Включение соединителя данных для Аналитика угроз Microsoft Defender
Доведите общедоступные, открытые и высокоуровневые индикаторы компрометации ,созданные Аналитика угроз Microsoft Defender в рабочую область Microsoft Sentinel с помощью соединителей данных Аналитики угроз Defender. С помощью простой настройки одним щелчком используйте аналитику угроз со стандартных и премиум-соединителей данных Аналитики угроз Defender для мониторинга, оповещения и охоты.
Внимание
Соединитель данных Аналитики угроз Defender и соединитель данных аналитики угроз Premium в настоящее время находятся в предварительной версии. Дополнительные условия использования для предварительных версий Microsoft Azure см. в дополнительных юридических терминах, применимых к функциям Azure, которые находятся в бета-версии, предварительной версии или в противном случае еще не выпущены в общую доступность.
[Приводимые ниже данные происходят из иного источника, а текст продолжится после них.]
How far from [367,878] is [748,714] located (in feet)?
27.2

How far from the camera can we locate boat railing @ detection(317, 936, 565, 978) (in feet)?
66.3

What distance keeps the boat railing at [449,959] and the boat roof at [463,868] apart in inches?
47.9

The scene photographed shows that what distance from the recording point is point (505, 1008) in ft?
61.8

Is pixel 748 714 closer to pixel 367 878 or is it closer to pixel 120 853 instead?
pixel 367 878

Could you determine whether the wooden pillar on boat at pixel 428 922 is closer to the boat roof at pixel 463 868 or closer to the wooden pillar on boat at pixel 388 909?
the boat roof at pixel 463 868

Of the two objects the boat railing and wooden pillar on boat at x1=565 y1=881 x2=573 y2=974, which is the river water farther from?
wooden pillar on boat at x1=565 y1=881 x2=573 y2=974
Microsoft Sentinel теперь общедоступен на платформе унифицированных операций безопасности Майкрософт на портале Microsoft Defender. Дополнительные сведения см . на портале Microsoft Defender в Microsoft Sentinel.
Дополнительные сведения о преимуществах соединителей данных аналитики угроз "Стандартный" и "Премиум" в Defender см. в статье "Анализ угроз".
Необходимые компоненты
- Чтобы установить, обновить и удалить автономное содержимое или решения в Центре контента, вам потребуется роль участника Microsoft Sentinel на уровне группы ресурсов.
- Чтобы настроить эти соединители данных, необходимо иметь разрешения на чтение и запись в рабочую область Microsoft Sentinel.
Установка решения аналитики угроз в Microsoft Sentinel
Чтобы импортировать индикаторы угроз в Microsoft Sentinel из standard и Premium Defender Threat Intelligence, выполните следующие действия.
Для Microsoft Sentinel в портал Azure в разделе "Управление содержимым" выберите центр контента.
Для Microsoft Sentinel на портале Defender выберите Центр содержимого управления>содержимым Microsoft Sentinel>.
Найдите и выберите решение аналитики угроз.
Нажмите кнопку
"Установить и обновить".
Дополнительные сведения об управлении компонентами решения см. в статье "Обнаружение и развертывание содержимого вне поля".
Включение соединителя данных Аналитики угроз Defender
Для Microsoft Sentinel в портал Azure в разделе "Конфигурация" выберите соединители данных.
Для Microsoft Sentinel на портале Defender выберите соединители данных конфигурации>Microsoft Sentinel>.
Найдите и нажмите кнопку "Открыть соединитель данных Аналитики угроз Defender".
Включите веб-канал, выбрав "Подключить".
Когда индикаторы Аналитики угроз Defender начинают заполнять рабочую область Microsoft Sentinel, состояние соединителя отображается "Подключено".
На этом этапе индикаторы приема теперь доступны для использования в TI map... правилах аналитики. Дополнительные сведения см. в разделе "Использование индикаторов угроз" в правилах аналитики.
Найдите новые индикаторы в области аналитики угроз или непосредственно в журналах , запрашивая таблицу ThreatIntelligenceIndicator . Дополнительные сведения см. в статье "Работа с индикаторами угроз".
Связанный контент
Из этой статьи вы узнали, как подключить Microsoft Sentinel к веб-каналу аналитики угроз Майкрософт с помощью соединителя данных Аналитики угроз Defender. Дополнительные сведения об аналитике угроз Defender см. в следующих статьях:
- Узнайте о том, что такое Аналитика угроз Defender?.
- Начало работы с порталом Аналитики угроз Defender.
- Используйте Аналитику угроз Defender в аналитике , используя соответствующую аналитику для обнаружения угроз.